D'après les professionnels de la médecine néonatale, l'organisation des soins critiques à destination des nouveau-nés vulnérables est loin d'être optimale en France. Craignant pour la sécurité de ces bébés, ils appellent à une réouverture des discussions à ce sujet.
La mortalité néonatale est excessive en France : c'est le constat alarmant dressé par la Société française de néonatalogie (SFN), dans un état des lieux publié lundi 9 octobre. Les professionnels du secteur évoquent des lits insuffisants et inégalement répartis, un manque d'effectifs et la dégradation globale du circuit de soins.
Alors que la mortalité infantile est en baisse constante dans la plupart des pays occidentaux, elle augmente en France depuis 2012. Elle y est même supérieure à la moyenne européenne, avec un excès d'environ 1.200 décès chaque année. Au classement des pays à la mortalité infantile la plus faible d'Europe la France a donc dégringolé, passant de la 3e position entre 1996 et 2000, à la 20e aujourd'hui.
Alerte sur les services de soins critiques pour les nouveau-nés
L'état des lieux de la qualité des soins et la sécurité des nouveau-nés requérant des soins critiques en France en 2023, tel qu'évalué par la @SFneonatalogie, est alarmant .https://t.co/h6rkNwzo2F pic.twitter.com/8rbPJdXOkh— Société Française de Néonatalogie (@SFneonatalogie) October 10, 2023
Or, «cet excès de mortalité infantile est en grande partie dû à un excès de mortalité néonatale», puisque le premier mois de vie concentre 74% des décès et la première semaine 47,8%, souligne la SFN. Cette association de professionnels a donc décidé de mener une série d'enquêtes pour «évaluer l'offre de soins en néonatologie» et en particulier «l'offre de soins critiques, c'est à dire de réanimation et de soins intensifs, dans les services de type 3».
Ces recherches ont notamment montré que le nombre de lits de réanimation néonatale pour 1.000 naissances «varie du simple au double dans les régions de métropole, entre 0,60 et 1,28, et de 0,96 à 2,84 dans les DOM-TOM». Ce, alors même que «le recul des limites d'âge gestationnel pour la prise en charge de l'extrême prématurité et le nombre croissant de grossesses poursuivies alors que le foetus est atteint d'une malformation grave augmentent le nombre de nouveau-nés requérant des soins critiques».
Puisque les lits sont insuffisamment nombreux et inégalement répartis en France, les taux d'occupation sont fatalement très élevés, excédant 95% dans près de la moitié des unités.

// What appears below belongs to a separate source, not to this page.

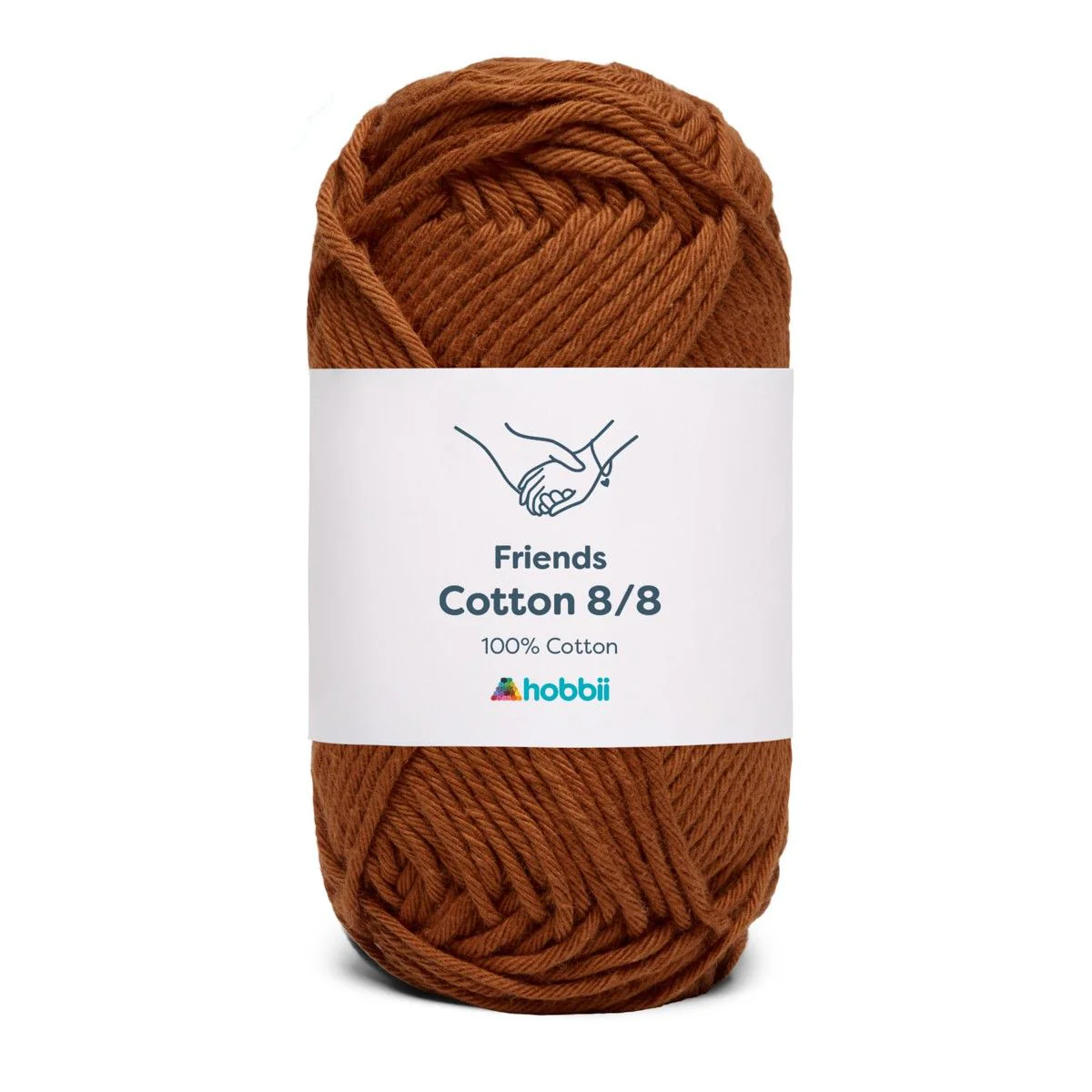 Friends Cotton 8/8 - Image 15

En réanimation, le taux d'occupation dépassait même les 100% pour 19% des semaines de l'année 2021, soit environ 20% du temps. Une partie des services (23%) déclare refuser régulièrement des entrées critiques, faute de place.
Des horaires de travail excessifs
Pour la Société française de néonatalogie, il est évident que ces taux d'occupation élevés «sont associés à une augmentation du risque de morbidité sévère et de mortalité chez les grands prématurés». Sans compter que 72% des services de type 3 rencontrent des difficultés pour assurer la permanence des soins, de manière régulière ou même systématique pour 25% d'entre eux.
Dans ce contexte, les pédiatres néonatologistes voient leur charge de travail augmenter : dans une enquête réalisée en 2023, 80% d'entre eux ont ainsi affirmé travailler plus de 50 heures par semaine. Les horaires de travails excessifs et la rémunération insuffisante des gardes sont cités comme leurs principaux motifs d'insatisfaction et 49% des néonatologistes interrogés disent subir des troubles du sommeil en lien avec leur travail.
Les effectifs infirmiers, eux, sont globalement insuffisants et inexpérimentés. La SFN note également «un défaut de formation initiale à la pédiatrie et la néonatologie, qui ont été entièrement supprimées du programme d'enseignement du diplôme d'état d'infirmier en 2009».
Les professionnels jugent ces différents constats «alarmants» et appellent la Direction générale de l'offre de soins à rouvrir les discussions «pour revoir l'organisation des soins critiques en néonatologie». Il y a urgence selon eux, notamment en sachant que cette dernière repose encore sur des décrets qui n'ont pas été revus depuis 1998.